Agile dönüşümden bahsederken, “release” süreçlerini atlamak da büyük hata olur. Müşterilerin sizden bekledikleri ürününüzün yeni özelliklerini çabucak geliştiriyor olabilirsiniz ama bu yenilikleri canlıya almanız günlerce, hatta haftalarca sürüyorsa, “agile” dönüşümü tamamlamış sayılmazsanız. Gözlemlerime göre, yazılımcıları paradan daha çok mutlu ve motive eden şeylerden birisi de yazdıkları kodu çabucak canlıda görebiliyor olmaları. Sık ve hızlı release çıkmanın yolu da düzgün bir DevOps yapısından geçiyor. Kalite kontrol / test mühendisliği kısmındaki sıkıntılar burada da geçerli. Yetersiz kaynaklar, otomatize canlıya alma sistemini hayal kılıyor. Hele kaynak kodda da problemler varsa, ürün üzerinde kritik değişiklik yapmak iyice kabus oluyor. Yazılımcı, ürün geliştirmeye odaklanmak yerine, ürünü canlıya almakla daha çok uğraşabiliyor.
Son olarak yazılımcı mutluluğuna değinmek istiyorum. Agile yazılım geliştirmenin gizli kalmış ve çok bahsedilmeyen noktalarından biri de, mutlu yazılımcıların daha üretken olduğu gerçeğini desteklemesidir. Mutlu yazılımcılar firmanızda daha uzun süre sizinle beraber çalışırlar. Süreçleri bilirler, ürünü sahiplenir ve ileriye götürürler. Agile sanılanın aksine, sizin geleceği planlamanıza ve önünüzü daha net görebilmenize yardım eder. Yazılımcıların, kendilerini geliştirmeye harcayacakları süreyi fazla mesaiye gömmelerini engeller. Fakat, başarısız agile denemeleri yazılımcıyı süreçten de üründen de soğutur. Sürekli hatalı ürün çıkmak, hatta aylarca çıkamamak, yazılımcının kendisini başarısız hissetmesine neden olur ve kendine daha verimli çalışabileceği yeni bir firma aratır.

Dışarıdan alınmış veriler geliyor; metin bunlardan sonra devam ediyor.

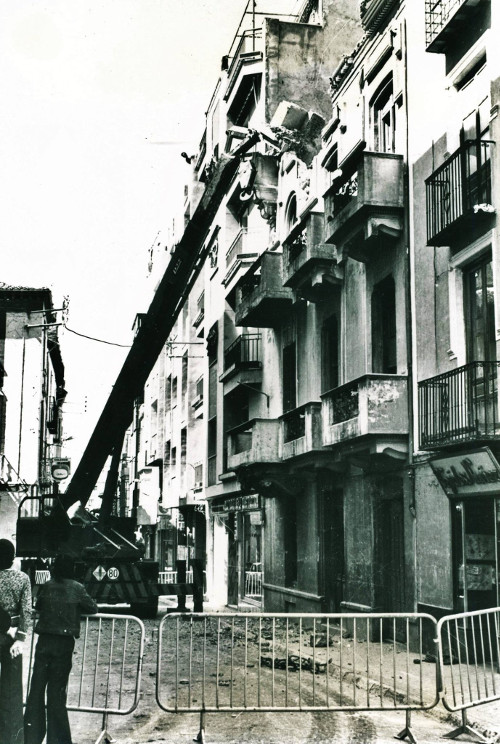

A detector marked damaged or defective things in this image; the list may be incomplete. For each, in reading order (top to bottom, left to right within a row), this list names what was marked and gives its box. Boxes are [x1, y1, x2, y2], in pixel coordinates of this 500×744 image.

damaged building facade [132, 0, 500, 616]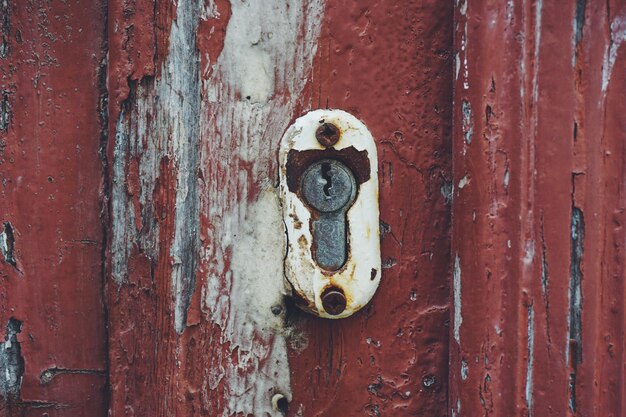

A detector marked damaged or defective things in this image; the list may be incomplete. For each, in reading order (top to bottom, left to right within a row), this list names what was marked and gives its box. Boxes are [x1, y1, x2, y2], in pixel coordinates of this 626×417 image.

rusted metal [314, 122, 338, 146]
rusty screw [314, 122, 338, 147]
chipped paint [280, 109, 380, 316]
rusted metal [450, 0, 620, 416]
rusty screw [322, 286, 346, 316]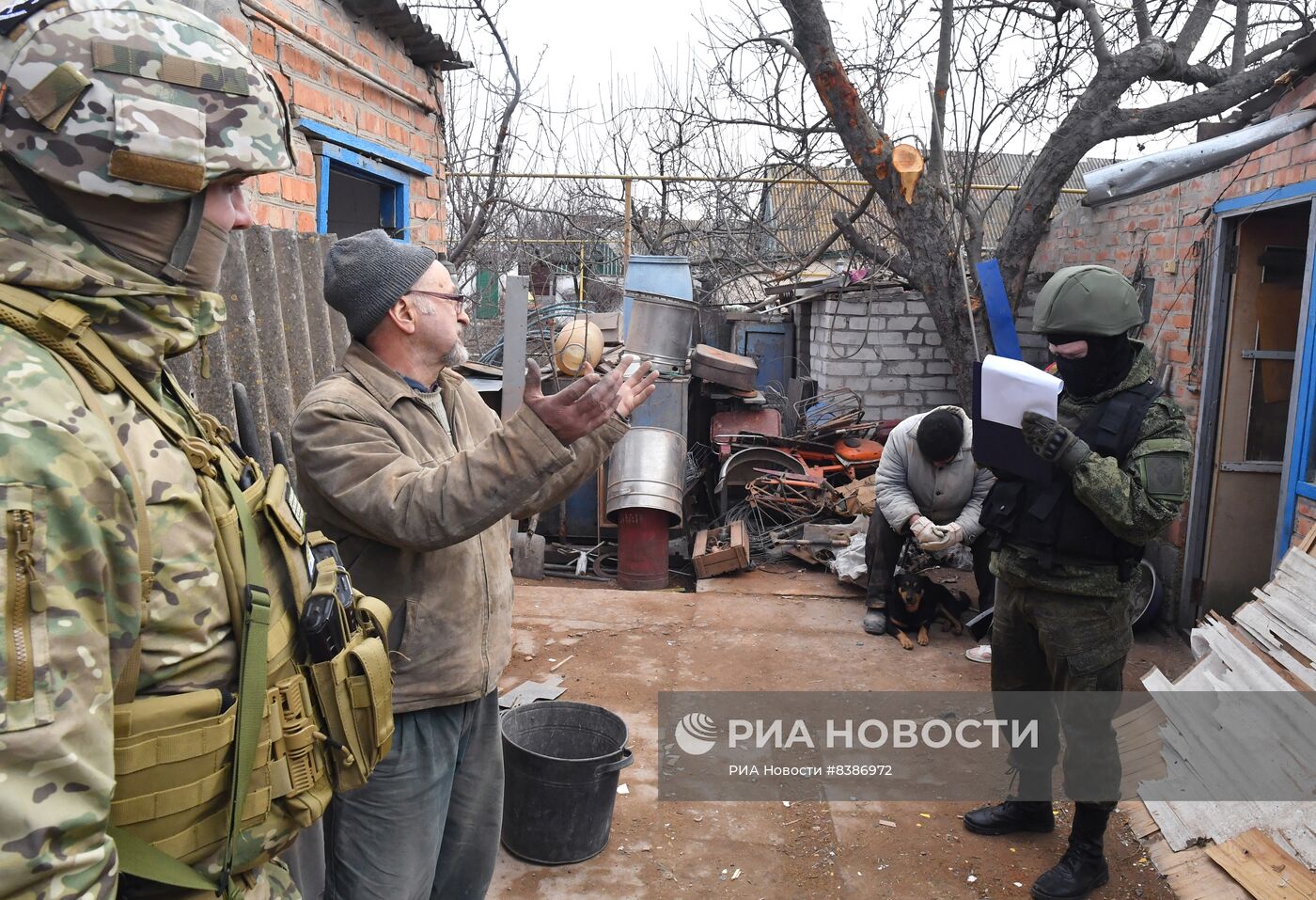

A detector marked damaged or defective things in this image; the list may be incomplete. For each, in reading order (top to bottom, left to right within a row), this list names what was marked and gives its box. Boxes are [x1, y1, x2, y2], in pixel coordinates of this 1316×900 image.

damaged roof [338, 0, 468, 70]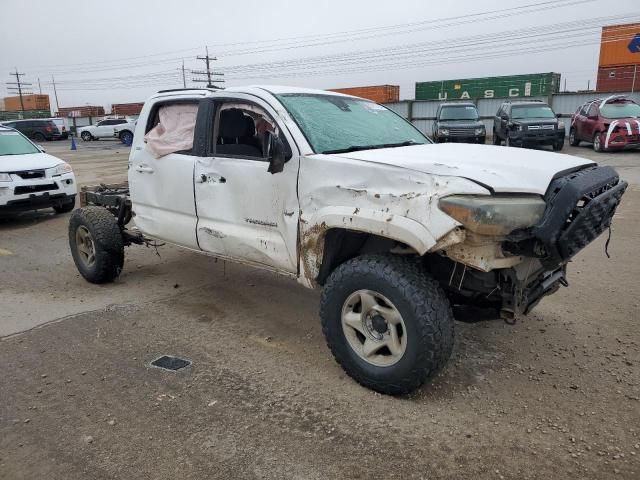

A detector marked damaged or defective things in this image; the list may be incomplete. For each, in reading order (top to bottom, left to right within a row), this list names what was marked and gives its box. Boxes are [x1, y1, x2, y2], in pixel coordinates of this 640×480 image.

crumpled hood [0, 153, 66, 172]
crumpled hood [330, 142, 596, 195]
dent on side panel [298, 156, 488, 284]
broken headlight [440, 195, 544, 236]
damaged front end of truck [424, 166, 624, 322]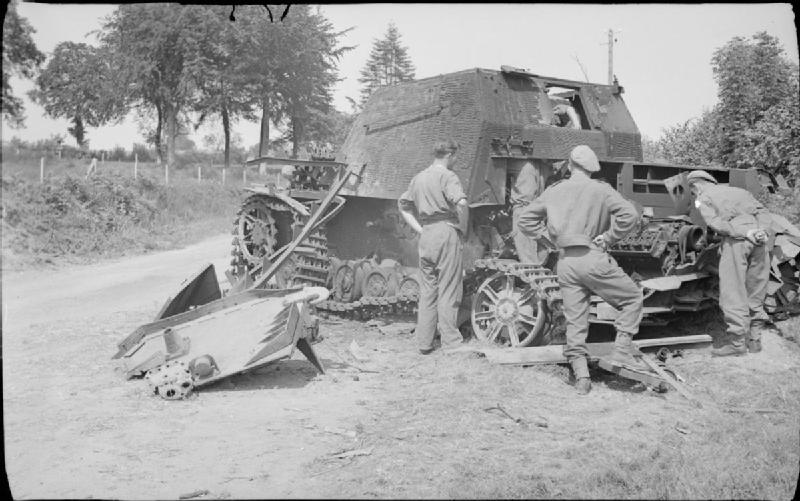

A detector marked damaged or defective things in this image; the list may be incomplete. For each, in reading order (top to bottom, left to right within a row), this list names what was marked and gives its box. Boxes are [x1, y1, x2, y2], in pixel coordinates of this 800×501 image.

destroyed armored vehicle [228, 64, 796, 348]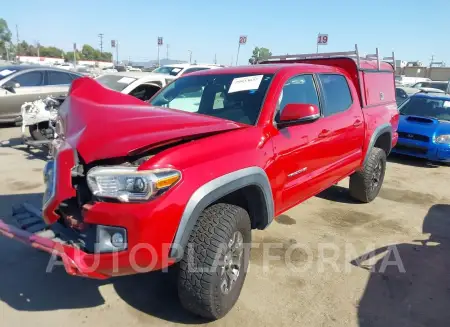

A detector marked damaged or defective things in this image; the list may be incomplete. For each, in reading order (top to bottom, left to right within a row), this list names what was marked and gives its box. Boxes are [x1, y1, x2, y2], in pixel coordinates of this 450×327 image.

crushed car [0, 45, 400, 320]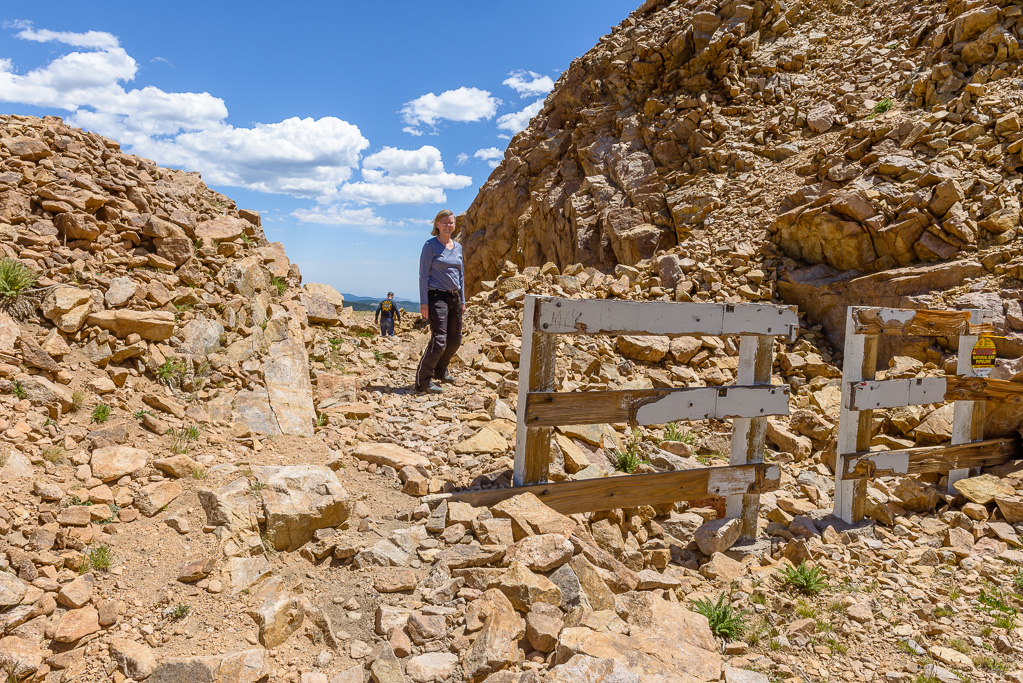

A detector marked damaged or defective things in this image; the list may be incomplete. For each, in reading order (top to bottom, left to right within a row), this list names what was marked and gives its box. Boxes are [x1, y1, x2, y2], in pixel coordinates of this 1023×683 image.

broken wooden plank [531, 298, 802, 341]
broken wooden plank [851, 306, 994, 335]
broken wooden plank [515, 296, 556, 488]
broken wooden plank [523, 384, 785, 427]
broken wooden plank [847, 376, 949, 408]
broken wooden plank [834, 437, 1018, 480]
broken wooden plank [435, 462, 777, 515]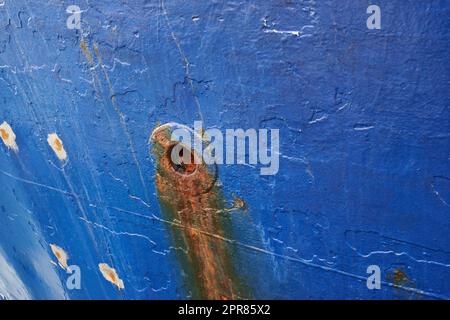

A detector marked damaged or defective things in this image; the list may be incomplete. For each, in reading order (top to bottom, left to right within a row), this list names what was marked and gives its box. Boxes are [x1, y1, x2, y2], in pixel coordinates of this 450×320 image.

chipped paint patch [0, 122, 18, 153]
chipped paint patch [47, 133, 67, 161]
rusty drain hole [166, 144, 198, 176]
rust streak running down [150, 123, 246, 300]
rust stain around hole [150, 123, 250, 300]
chipped paint patch [49, 245, 69, 270]
chipped paint patch [99, 262, 125, 290]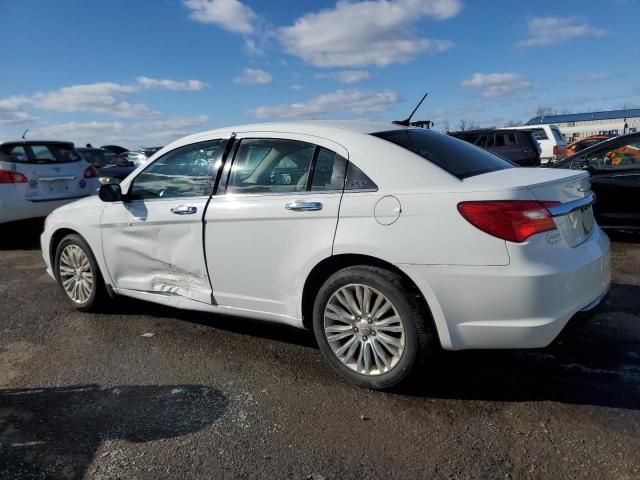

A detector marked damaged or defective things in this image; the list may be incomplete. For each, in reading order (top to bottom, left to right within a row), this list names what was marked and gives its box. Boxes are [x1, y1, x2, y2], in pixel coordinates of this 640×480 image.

damaged rear door [100, 140, 228, 304]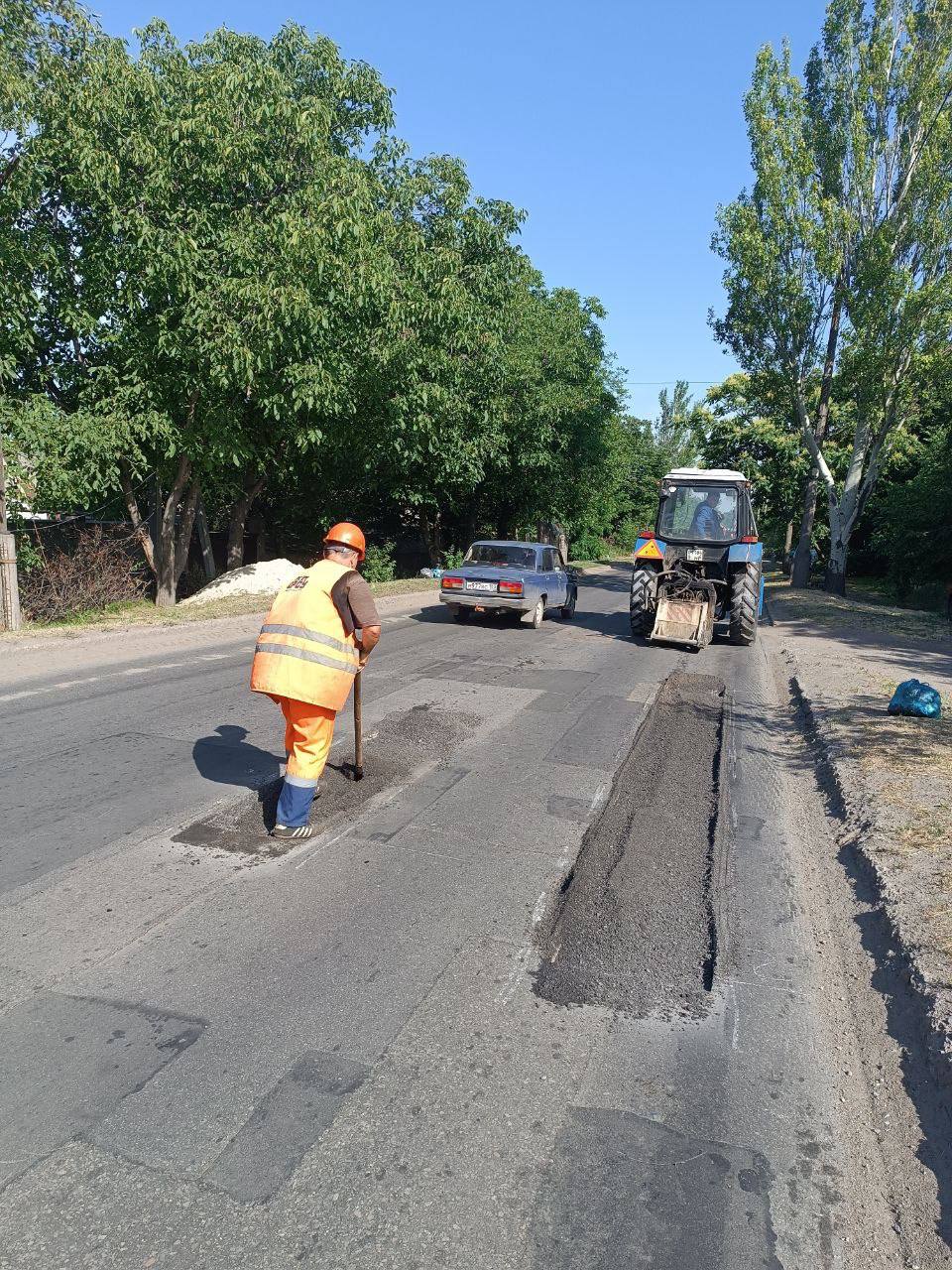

Özetlemek gerekirse, sadece Agile seramonilerini uygulayarak yapılmaya çalışan bir agile dönüşüm başarısız olur. Agile, sisteminizdeki hataları su yüzüne çıkartır, ancak sizin de bu hataları görüp düzeltmek için çaba harcamanız gerekmektedir. Hiç bir şey önünüze gümüş tabakta sunulmaz, sadece günlük toplantı yapıyorsunuz diye de düzelmez. Firma, bütünüyle agile felsefesini benimsemedikçe; ürün yönetimi, kalite kontrol ve canlıya çıkma süreçlerinin dönüşümünü de planlamadıkça “agile” olunmaz. Sadece boşa vakit ve para harcanmış olur.